### ABOUT THIS TASK:
Each line below is to be copied out exactly, and none may be omitted.

### RECORDS SHOWN:
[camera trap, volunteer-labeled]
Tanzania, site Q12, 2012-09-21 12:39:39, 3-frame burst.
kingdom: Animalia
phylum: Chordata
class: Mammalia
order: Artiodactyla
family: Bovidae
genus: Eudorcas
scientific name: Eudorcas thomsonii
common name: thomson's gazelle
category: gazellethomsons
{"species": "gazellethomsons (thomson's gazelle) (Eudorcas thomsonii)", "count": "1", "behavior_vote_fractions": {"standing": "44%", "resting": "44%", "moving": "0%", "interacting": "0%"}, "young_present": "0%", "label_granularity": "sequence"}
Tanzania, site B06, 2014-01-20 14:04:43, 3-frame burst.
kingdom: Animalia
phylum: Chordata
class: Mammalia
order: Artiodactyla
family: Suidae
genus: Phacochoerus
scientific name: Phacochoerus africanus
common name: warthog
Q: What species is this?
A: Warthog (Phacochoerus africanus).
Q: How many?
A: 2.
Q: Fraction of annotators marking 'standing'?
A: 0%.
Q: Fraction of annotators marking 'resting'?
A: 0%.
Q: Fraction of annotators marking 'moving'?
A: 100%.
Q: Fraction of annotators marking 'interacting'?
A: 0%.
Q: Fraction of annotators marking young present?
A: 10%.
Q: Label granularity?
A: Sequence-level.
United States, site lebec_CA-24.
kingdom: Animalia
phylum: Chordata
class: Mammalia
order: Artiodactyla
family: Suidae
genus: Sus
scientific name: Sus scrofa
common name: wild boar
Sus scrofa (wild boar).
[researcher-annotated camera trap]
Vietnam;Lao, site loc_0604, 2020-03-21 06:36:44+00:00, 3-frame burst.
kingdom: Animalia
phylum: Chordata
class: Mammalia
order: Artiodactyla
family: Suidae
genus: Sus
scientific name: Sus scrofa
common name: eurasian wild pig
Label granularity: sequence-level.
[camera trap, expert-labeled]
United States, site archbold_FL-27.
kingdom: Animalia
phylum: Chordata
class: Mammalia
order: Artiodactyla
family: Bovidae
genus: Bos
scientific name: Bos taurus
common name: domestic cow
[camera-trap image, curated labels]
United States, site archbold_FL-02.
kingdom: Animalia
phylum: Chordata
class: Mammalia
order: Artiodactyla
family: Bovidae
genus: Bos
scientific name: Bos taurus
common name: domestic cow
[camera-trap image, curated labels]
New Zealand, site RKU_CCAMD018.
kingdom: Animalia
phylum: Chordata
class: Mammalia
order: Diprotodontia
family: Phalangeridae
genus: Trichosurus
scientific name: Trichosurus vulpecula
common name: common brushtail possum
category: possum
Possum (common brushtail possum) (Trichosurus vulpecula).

### EXERCISE RESULT:
[camera trap, volunteer-labeled]
Tanzania, site Q12, 2012-09-21 12:39:39, 3-frame burst.
kingdom: Animalia
phylum: Chordata
class: Mammalia
order: Artiodactyla
family: Bovidae
genus: Eudorcas
scientific name: Eudorcas thomsonii
common name: thomson's gazelle
category: gazellethomsons
{"species": "gazellethomsons (thomson's gazelle) (Eudorcas thomsonii)", "count": "1", "behavior_vote_fractions": {"standing": "44%", "resting": "44%", "moving": "0%", "interacting": "0%"}, "young_present": "0%", "label_granularity": "sequence"}
Tanzania, site B06, 2014-01-20 14:04:43, 3-frame burst.
kingdom: Animalia
phylum: Chordata
class: Mammalia
order: Artiodactyla
family: Suidae
genus: Phacochoerus
scientific name: Phacochoerus africanus
common name: warthog
Q: What species is this?
A: Warthog (Phacochoerus africanus).
Q: How many?
A: 2.
Q: Fraction of annotators marking 'standing'?
A: 0%.
Q: Fraction of annotators marking 'resting'?
A: 0%.
Q: Fraction of annotators marking 'moving'?
A: 100%.
Q: Fraction of annotators marking 'interacting'?
A: 0%.
Q: Fraction of annotators marking young present?
A: 10%.
Q: Label granularity?
A: Sequence-level.
United States, site lebec_CA-24.
kingdom: Animalia
phylum: Chordata
class: Mammalia
order: Artiodactyla
family: Suidae
genus: Sus
scientific name: Sus scrofa
common name: wild boar
Sus scrofa (wild boar).
[researcher-annotated camera trap]
Vietnam;Lao, site loc_0604, 2020-03-21 06:36:44+00:00, 3-frame burst.
kingdom: Animalia
phylum: Chordata
class: Mammalia
order: Artiodactyla
family: Suidae
genus: Sus
scientific name: Sus scrofa
common name: eurasian wild pig
Label granularity: sequence-level.
[camera trap, expert-labeled]
United States, site archbold_FL-27.
kingdom: Animalia
phylum: Chordata
class: Mammalia
order: Artiodactyla
family: Bovidae
genus: Bos
scientific name: Bos taurus
common name: domestic cow
[camera-trap image, curated labels]
United States, site archbold_FL-02.
kingdom: Animalia
phylum: Chordata
class: Mammalia
order: Artiodactyla
family: Bovidae
genus: Bos
scientific name: Bos taurus
common name: domestic cow
[camera-trap image, curated labels]
New Zealand, site RKU_CCAMD018.
kingdom: Animalia
phylum: Chordata
class: Mammalia
order: Diprotodontia
family: Phalangeridae
genus: Trichosurus
scientific name: Trichosurus vulpecula
common name: common brushtail possum
category: possum
Possum (common brushtail possum) (Trichosurus vulpecula).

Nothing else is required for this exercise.